2013年、映画館で鑑賞した映画の一本目は、ゾンビものにラブコメディ要素を合わせた『ウォーム・ボディーズ』です。『50/50 フィフティ・フィフティ』のジョナサン・レヴィ監督、ニコラス・ホルト、テリーサ・パーマー主演。ジョン・マルコヴィッチも出ています。

なにごとも、第1印象は大事ですよね。映画の第1印象を受けるのはだいたい予告編からだと思いますが、この映画の場合、予告編から受けた印象と情報が、本編をほぼカバーしているので、予告編を見て「マイタイプだわ!」と思った人、アイディが面白いなと思った人は、観たら楽しめると思います。つまり、それ以上のヒネリはないので、そのつもりで。



主人公は、ゾンビの青年(ニコラス・ホルト)。空港をホームグラウンドとしており、他のゾンビたちと混ざって港内をゾロゾロ徘徊する日々を送っています。何せ、映画が始まるとともに本人がナレーションでそう説明してくれるので、間違いありません。そういえば、自意識のあるゾンビというものに、初めてお目にかかりましたよ。自意識はあるんだけど、ゾンビになる前の記憶はないみたいです。どうしてみんながゾンビになっちゃったのかも、彼には判りません。実際にしゃべりはしないので、他のゾンビとコミュニケーションしたりはせず、他のゾンビが彼同様自意識を持っているのかどうか、観客には判断つきません。1人だけ、主人公が「親友」とみなすおっさんゾンビとは、「あ〜」「う〜」と、なんとなく会話らしきものを交わすことはあります。
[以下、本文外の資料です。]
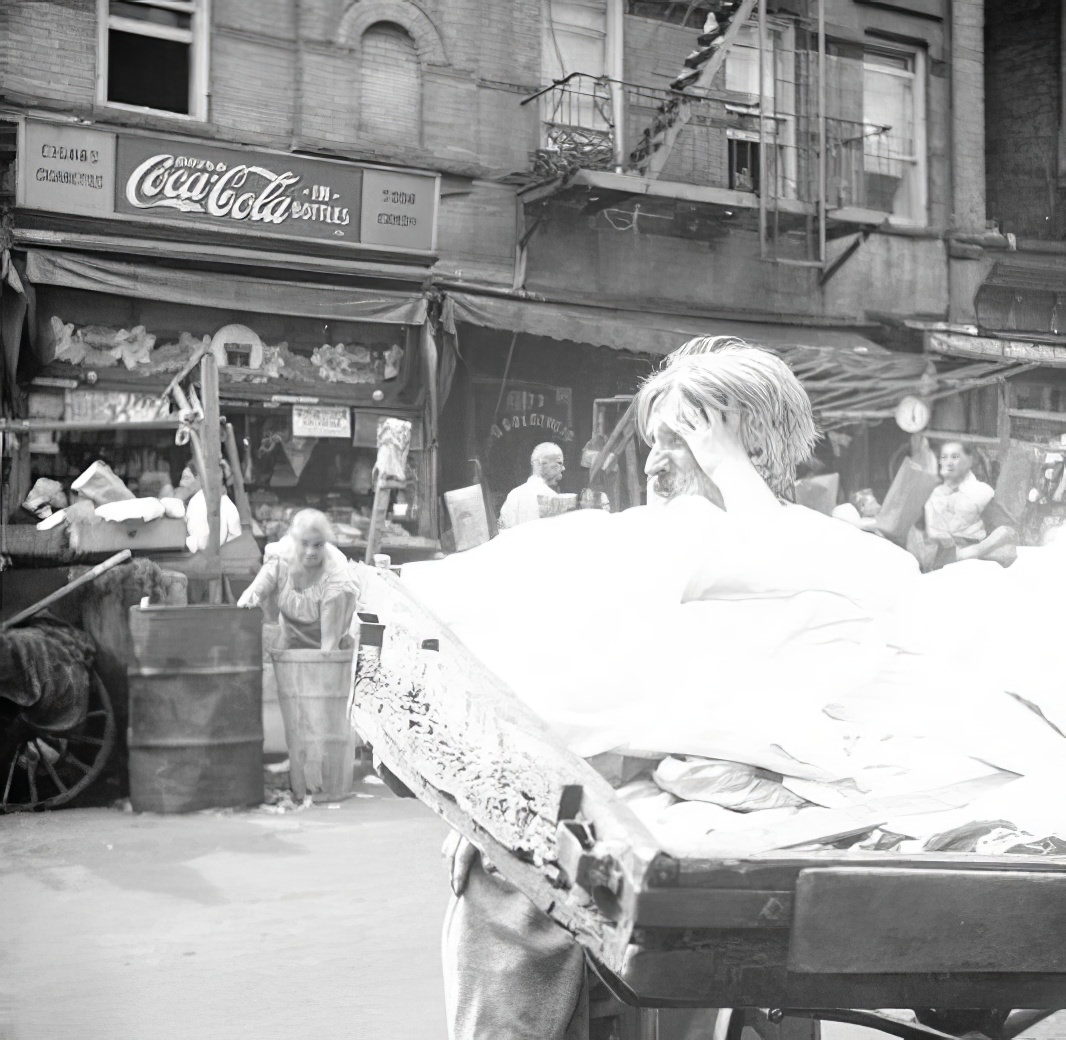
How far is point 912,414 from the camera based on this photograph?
48.8ft

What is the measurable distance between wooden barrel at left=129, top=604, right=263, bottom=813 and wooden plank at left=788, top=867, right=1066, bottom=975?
694 centimetres

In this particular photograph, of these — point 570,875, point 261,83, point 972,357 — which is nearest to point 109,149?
point 261,83

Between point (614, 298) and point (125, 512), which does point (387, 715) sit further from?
point (614, 298)

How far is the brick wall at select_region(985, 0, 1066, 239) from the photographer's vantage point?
61.3 feet

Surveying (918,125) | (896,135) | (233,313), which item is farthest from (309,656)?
(918,125)

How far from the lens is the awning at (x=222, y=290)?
12648 millimetres

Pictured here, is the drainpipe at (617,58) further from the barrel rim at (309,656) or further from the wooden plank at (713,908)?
the wooden plank at (713,908)

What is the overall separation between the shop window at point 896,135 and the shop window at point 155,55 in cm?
836

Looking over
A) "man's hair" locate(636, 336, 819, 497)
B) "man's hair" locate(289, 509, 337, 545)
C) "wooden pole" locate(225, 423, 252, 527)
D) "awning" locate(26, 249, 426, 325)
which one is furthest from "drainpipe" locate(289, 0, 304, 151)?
"man's hair" locate(636, 336, 819, 497)

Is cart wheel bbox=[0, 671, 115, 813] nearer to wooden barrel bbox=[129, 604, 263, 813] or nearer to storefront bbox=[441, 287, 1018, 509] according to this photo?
wooden barrel bbox=[129, 604, 263, 813]

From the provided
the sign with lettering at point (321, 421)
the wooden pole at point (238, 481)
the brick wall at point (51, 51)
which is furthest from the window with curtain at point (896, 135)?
the wooden pole at point (238, 481)

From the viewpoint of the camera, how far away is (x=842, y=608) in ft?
8.28

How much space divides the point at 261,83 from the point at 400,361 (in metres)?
3.08

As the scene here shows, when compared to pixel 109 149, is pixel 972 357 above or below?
below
ある日、おなかが減ったので、主人公が数名のゾンビとともに人肉を求めて出かけ(「俺たち、トロすぎ!」と独白しながら)ると、やはり薬を求めて遠征してきた人間の若者たちのグループを、首尾良く嗅ぎつけます。ゾンビはすごく鼻が効いて、人間を嗅ぎつけられるのです。手当たり次第に人間に襲いかかるゾンビたち。主人公も1人の若者を襲って、クールな腕時計を奪うと、脳ミソにかぶりつきます(ゾンビが人間の脳ミソが大好物なのには、この映画独特の、とある理由があります)。ところが、ふと、1人の少女を目にした途端、彼の中で、食欲以外の何かの感情が沸きあがり——。

コンセプト的には、数年前の『ようこそゾンビランドへ』に似てるけど、あの作品ほどのエッジはなく、ほんわかと、ウォームというか、生ぬるい感覚が、全編を一貫して覆っています。それを、とても好ましく感じるか、物足りなく感じるかが、評価の分かれ目じゃないでしょうか。ちょうど、超・超バイオレントなゾンビTVシリーズ『ウォーキング・デッド』が中休み中で、続きが観たくてハングリーなゾンビ状態の者たちの飢えを、やんわりと満たしてくれる、癒やし系ゾンビ映画でした。(^_^) 「○と○との○○○○を忘れた今の私たち、もうとっくにゾンビなんじゃないの?」というテーマも気持ちよくストレートです。

原作があるようです。「ウォーム・ボディーズ ゾンビRの物語」の題で、翻訳も出てます。女の子の名前が「Julie」で、ジュリーがつけた主人公の名前が「(ロミオの)R」。ご丁寧にバルコニーの逢瀬場面もあるよ。

第1印象と言えば、ニコラス・ホルト。今や"heartthrob(女子が胸ときめかせる男子)"と形容される彼ですが、私にとってはいつまでも『アバウト・ア・ボーイ』の男の子です(^_^;)。おばさんだなぁ。ジュリー役のテリーサ・パーマーは、クリスチャン・スチュワートに面差しが似ています。ああいう、甘さのない、じと目のツンデレ・クール・ビューティーが今どきの顔なのかしら。

でも、いちばん面白くて光ってたのが、おっさんゾンビ役のロブ・コードリー。これからもっといろいろな映画に起用されるといいな。蛇足だけど、カット割りのせいで、ときどきスクリーン・ディレクションが混乱してるところがあります。

今年の映画の第1印象が本作だとすれば、2013年はlukuwarm(なまぬるい)な映画体験の年となるでしょう。